Overall, the public service reform proposals in the programme are welcome and non-controversial. I would caution Minister Howlin that if he goes too far down the target-setting route we will end up with the British situation where Treasury targets actually undermined rather than enhanced many services. The proposal to centralise more power in ministerial hands through widely abolishing boards would mark a serious step-backwards in corporate governance and accountability if implemented.
I welcome many of the political reform proposals contained in the programme but feel that they are unnecessarily conservative in many parts. I hope that there will be an early meeting between the parties to agree a formal process for moving forward on Oireachtas reform. With good-will on all sides it should be possible to amend standing orders quickly and to establish the new committee. The idea that the Fiscal Council can be established in a meaningful way on a resource-neutral basis stretches credibility. If it is to have an impact on our work it will have to be more than a token office sitting somewhere in Leinster House.

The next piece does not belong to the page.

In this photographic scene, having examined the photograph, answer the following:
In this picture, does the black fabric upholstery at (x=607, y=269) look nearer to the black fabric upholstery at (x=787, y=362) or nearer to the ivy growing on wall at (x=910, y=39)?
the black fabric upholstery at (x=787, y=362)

The issue of political reform through constitutional change has a welcome place in the programme. The Constitutional Convention appears to be Fine Gael’s Citizen’s Assembly but with Labour’s preferred title. If this Convention is to play an important role it must be allowed to consider more radical reform than is outlined in the programme. In particular it must be allowed to consider and make recommendations on the separation of the executive and parliament. No one who witnessed the process of appointing ministers last week could claim that it is a rational or credible way to do such important business.
I look forward to an early debate and additional clarity on the political reform elements of the programme for government and the rest of the programme. I hope that the government will keep to its commitment to engage constructively with the opposition. For our part, Fianna Fáil expects to support sensible measures in the programme. We will keep pushing for clarity on areas where we have concern and we will oppose on areas where we think the programme’s proposals would be damaging.